Many did not weather the Great Recession, and there are not many newcomers entering the retail space. Consumer trends continue to evolve, with overall online sales enjoying massive growth. Yet no one can say what percentage of casual furniture sales are via online retailers. The general suspicion is that online sales are taking a huge chunk of overall casual sales, and that number is continuing to grow.
“The distribution channels are in a bit of flux,” Ritzel says. “We want to focus our distribution strategy around the new dynamic” of specialty stores, designers, and an increasing number of full-line furniture stores picking up the category.
This fluid environment may prove to be either “a great opportunity or an existential threat.” The latter scenario becomes a possibility when lots of new players enter the marketplace, begin scrapping for business, and “try to kill each other in a race to the bottom.”
It’s happened in many product arenas, he says. A “race to the bottom” mentality killed the casual industry’s injection-molded plastic furniture category in the mid-1980s.
“It probably wouldn’t be a wise idea for anybody to think they’re going to have longevity by attempting to be the cheapest guy around,” he says.
Savvy casual furniture retailers will ride out the changing environment and do fine, Ritzel says, as will leading manufacturers. He believes that luxury casual furniture is such a high-touch, choice-rich product that online stores will never supplant the need for brick-and-mortar stores.
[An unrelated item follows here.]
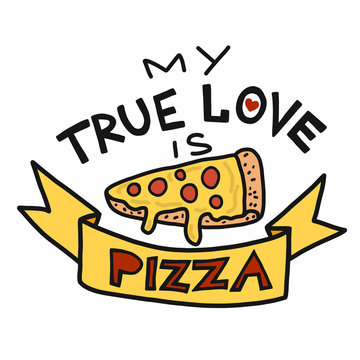 My true love is pizza vector illustration doodle style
He also holds that, for most consumers, there’s a limit as to how much they will spend online for “a high-experience product.”
That’s another lesson from the mattress business.
“A lot of people are just not going to pull the trigger” on a high-experience product like fine casual furniture, “until they try it,” he says. “Pure Internet players can’t do what they do, above a certain price point, unless the consumer is ‘showrooming,’” or shopping brick-and-mortar stores against online sellers.
“There’s a reason Amazon is looking to get into retail stores,” Ritzel says.
Among the tasks before Ritzel is crafting an online sales strategy that will send business from online shoppers through existing retailers.
“I would rather (send) my best customers closed sales than take business away from them,” he says. “For me to survive and the retailer to not” survive is “not a sustainable position. It gets back to my point: These products are sold, they are not bought.”
Products made by Pride Family Brands can be found for sale online through merchants such as Wayfair. These products, and those built for mass merchant channels, don’t carry the Castelle name. The company recently rebranded itself as Castelle for the luxury market – specialty retailers and designers – as a means to further enhance its position in the high-end market.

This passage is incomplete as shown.